Transmission: The virus is transmitted via the respiratory route by human-to-human contact, largely via respiratory droplets. These droplets have an effective range for infectivity of about two meters, but the virus may also be aerosolized and may be acquired from fomites (contaminated surfaces), both of which would extend the range of transmissibility beyond that possible by droplets alone. The virus has been found in blood and stool samples, but fecal-oral transmission has not yet been determined to be a major source of spread.

Incubation Period: The incubation period is around 5 days, with severe symptoms usually developing around 8 days after symptoms and set, and critical disease and death occur at around 16 days. This suggests that little infection occurs beyond 14 days of exposure.
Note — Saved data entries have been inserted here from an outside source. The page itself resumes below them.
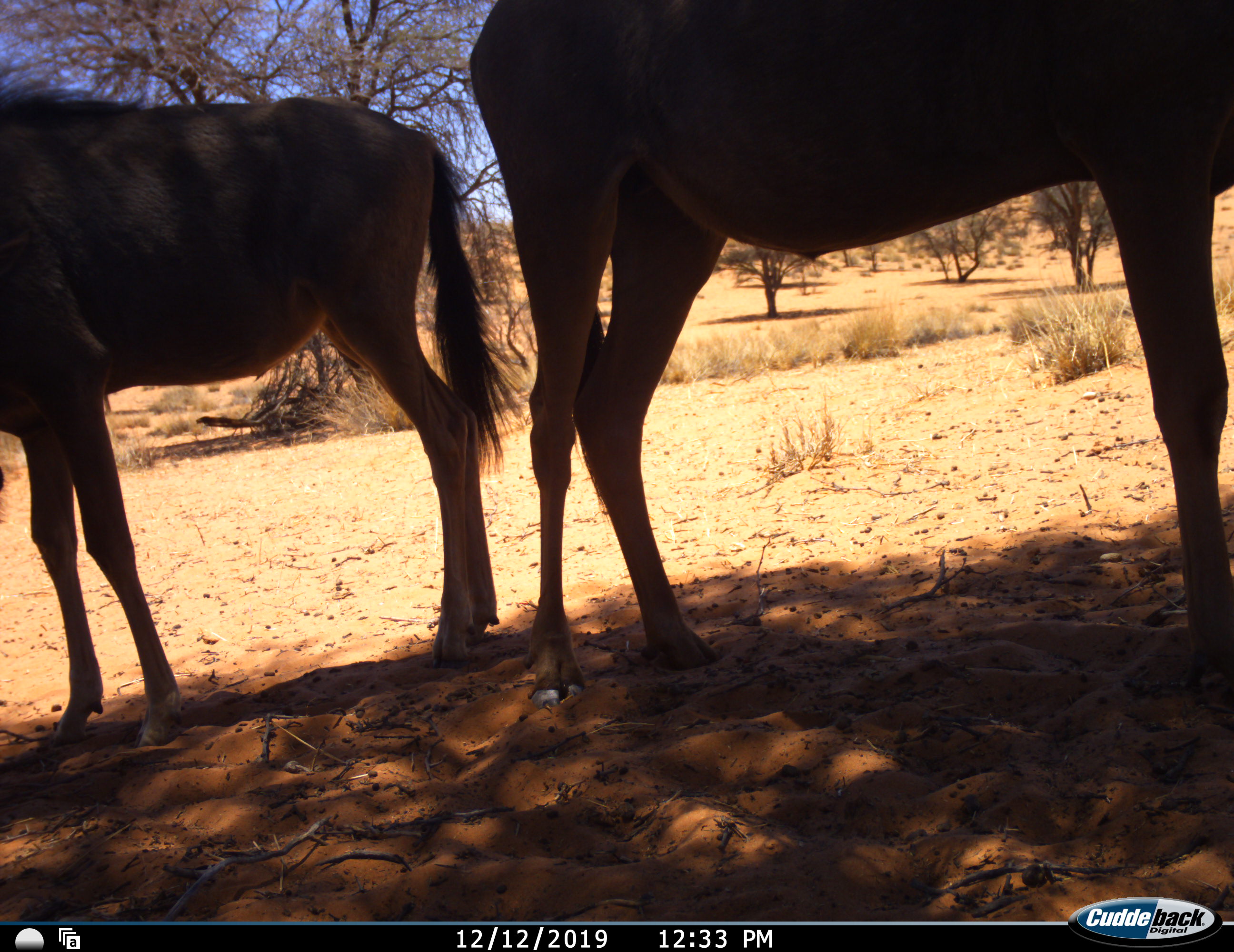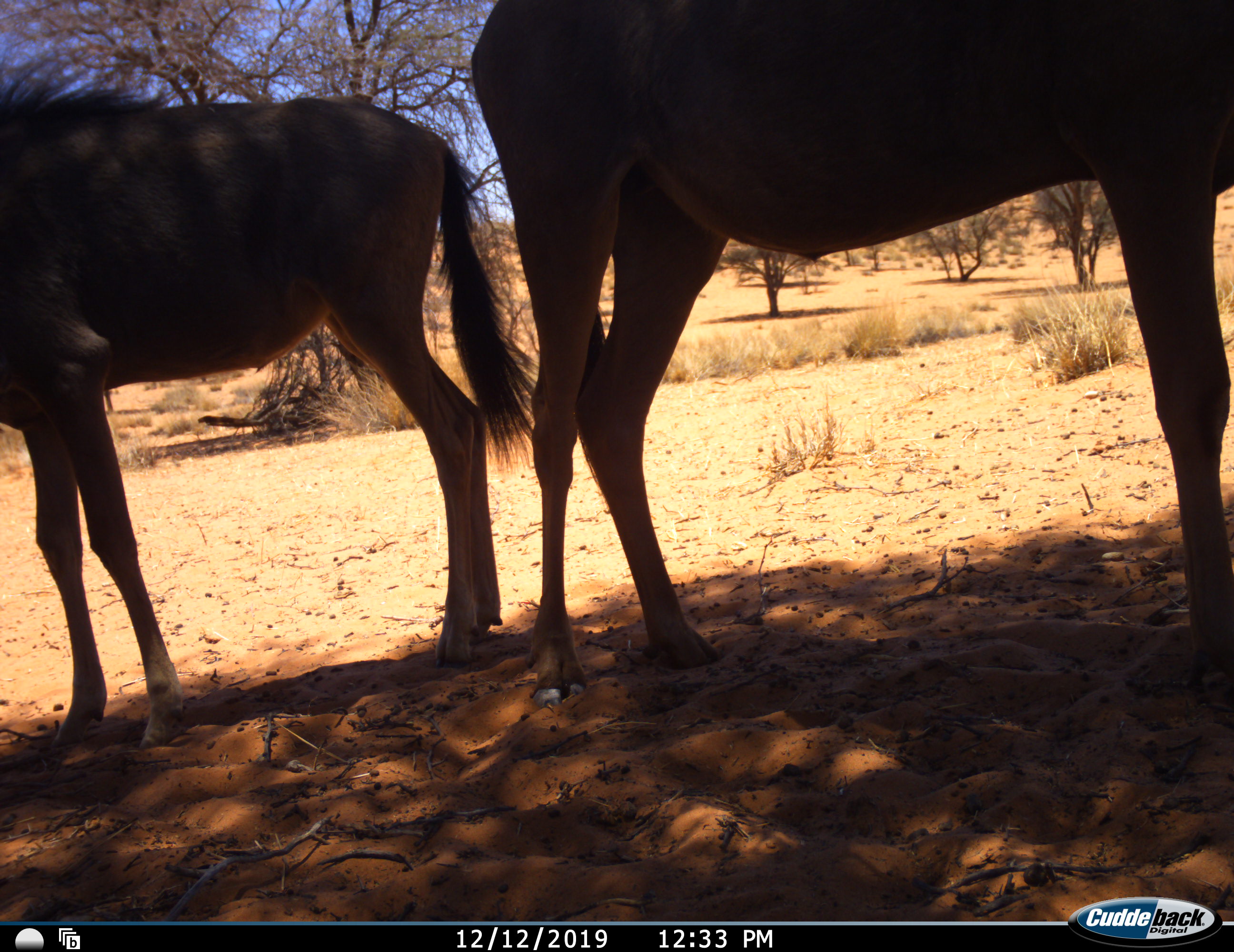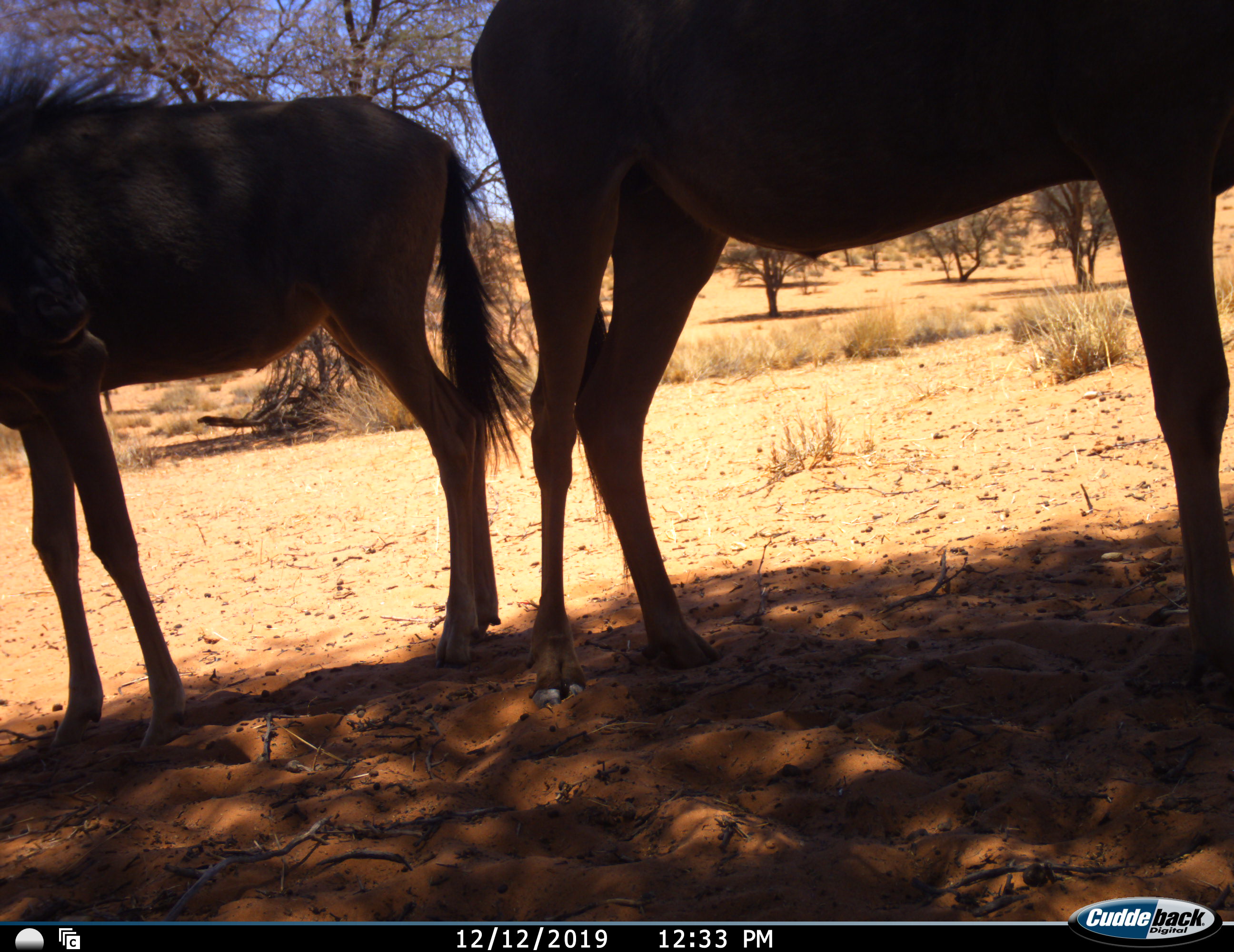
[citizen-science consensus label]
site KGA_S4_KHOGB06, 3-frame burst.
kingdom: Animalia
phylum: Chordata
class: Mammalia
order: Artiodactyla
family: Bovidae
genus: Connochaetes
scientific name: Connochaetes taurinus taurinus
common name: blue wildebeest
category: wildebeestblue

Infectivity: The period of disease infectivity following infection remains uncertain. The basic reproductive number (R0) of the virus is not entirely clear and likely to vary by population density and other factors. An estimated R0 of 2.5 (1.8-3.6) has been proposed for SARS-CoV-2, which suggests a very highly transmissible virus. Findings regard the role of viral load in determining the severity and prognosis of the disease have been mixed. More recent studies have shown that the viral load is higher in non-hospitalized patients and has a significant inverse correlation with the duration of symptoms. Viral loads have been shown to be inversely correlated with disease severity. Viral load appears to peak within the first week that symptoms develop.

Immunity: Following infection with the virus, antibodies are induced in those infected. However, how protective the response is, and how long the immunity lasts, is not securely known. Researchers have found durable immune responses in the majority of people that were previously infected with SARS-CoV-2. While the number of antibodies ranged between the study populations, the levels stayed relatively consistent until the 6-8 month mark after infection. 95% of individuals in one study had at least 3 of 5 immune-systems components that could recognize SARS-CoV-2 up to eight months after infection.  The risk of reinfection can occur with the circulation of new strains. What we know of antibody status in this disease can be found here.

Monoclonal Antibody: Monoclonal antibodies have been predicted to reduce viral load, decrease symptoms, and prevent hospitalization. In a recent trial, one of three doses of neutralizing LY-CoV555 appeared to accelerate the decline in viral load over time. The percentage of those hospitalized that were treated with monoclonal antibodies was 1.6% while those in the placebo group were 6.3%. In another recent study, the REGN-CVO2 antibody cocktail reduced viral load, having a larger effect in patients whose immune response had not been initiated or who had a viral load at baseline. A 22% reduction in progression to ventilation was reported in regards to hospitalized patients with oxygen-dependent COVID-19. Both of these clinical trials have received EUA’s from the FDA.